What is being asked: Copy the material from the line containing "What amount of" through the end, substituting "accent pillow" for "throw pillow" and leaving everything else unchanged.

[Scene question records]
□ □ □ □

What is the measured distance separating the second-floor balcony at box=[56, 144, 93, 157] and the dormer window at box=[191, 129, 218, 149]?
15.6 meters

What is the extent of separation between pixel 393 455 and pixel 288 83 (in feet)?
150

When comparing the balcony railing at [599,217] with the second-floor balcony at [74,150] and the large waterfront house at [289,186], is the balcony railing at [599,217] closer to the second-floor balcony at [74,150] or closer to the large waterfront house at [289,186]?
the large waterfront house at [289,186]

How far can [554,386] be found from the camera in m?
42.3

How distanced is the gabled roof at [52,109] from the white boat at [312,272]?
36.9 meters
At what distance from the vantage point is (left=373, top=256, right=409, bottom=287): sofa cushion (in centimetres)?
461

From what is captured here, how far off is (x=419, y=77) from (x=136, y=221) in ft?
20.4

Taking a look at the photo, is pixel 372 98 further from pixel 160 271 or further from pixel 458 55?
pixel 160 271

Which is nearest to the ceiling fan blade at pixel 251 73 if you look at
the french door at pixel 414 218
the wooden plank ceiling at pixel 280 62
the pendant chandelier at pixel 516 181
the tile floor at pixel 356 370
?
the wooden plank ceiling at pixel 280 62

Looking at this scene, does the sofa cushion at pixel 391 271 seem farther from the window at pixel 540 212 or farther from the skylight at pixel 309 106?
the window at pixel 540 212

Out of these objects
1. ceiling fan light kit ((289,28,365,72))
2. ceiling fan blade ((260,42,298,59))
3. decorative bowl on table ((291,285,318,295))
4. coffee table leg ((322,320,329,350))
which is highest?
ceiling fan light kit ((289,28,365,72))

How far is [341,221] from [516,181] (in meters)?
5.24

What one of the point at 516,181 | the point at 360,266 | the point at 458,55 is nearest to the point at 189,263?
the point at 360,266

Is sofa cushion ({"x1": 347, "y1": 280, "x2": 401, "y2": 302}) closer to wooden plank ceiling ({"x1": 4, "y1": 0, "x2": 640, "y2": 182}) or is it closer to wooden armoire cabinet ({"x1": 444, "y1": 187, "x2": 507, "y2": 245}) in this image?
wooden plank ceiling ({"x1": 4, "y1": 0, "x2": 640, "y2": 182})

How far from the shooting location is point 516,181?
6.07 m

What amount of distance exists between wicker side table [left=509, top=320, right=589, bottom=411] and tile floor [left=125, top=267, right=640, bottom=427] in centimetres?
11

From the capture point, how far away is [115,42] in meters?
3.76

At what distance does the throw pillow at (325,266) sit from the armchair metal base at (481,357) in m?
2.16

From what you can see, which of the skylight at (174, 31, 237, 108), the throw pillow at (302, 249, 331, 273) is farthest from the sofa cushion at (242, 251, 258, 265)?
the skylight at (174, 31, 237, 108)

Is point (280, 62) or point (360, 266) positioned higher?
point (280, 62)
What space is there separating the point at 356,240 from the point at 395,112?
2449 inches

□ □ □ □

Complete answer:
What amount of distance exists between wicker side table [left=509, top=320, right=589, bottom=411] and tile floor [left=125, top=267, right=640, bottom=427] in centimetres?
11

From the capture point, how far away is [115,42] in meters?
3.76

At what distance does the accent pillow at (325,266) sit from the armchair metal base at (481,357) in m?
2.16

From what you can see, which of the skylight at (174, 31, 237, 108), the accent pillow at (302, 249, 331, 273) is farthest from the sofa cushion at (242, 251, 258, 265)?
the skylight at (174, 31, 237, 108)

Is point (280, 62) or point (360, 266) positioned higher?
point (280, 62)
What space is there separating the point at 356,240 from the point at 395,112?
2449 inches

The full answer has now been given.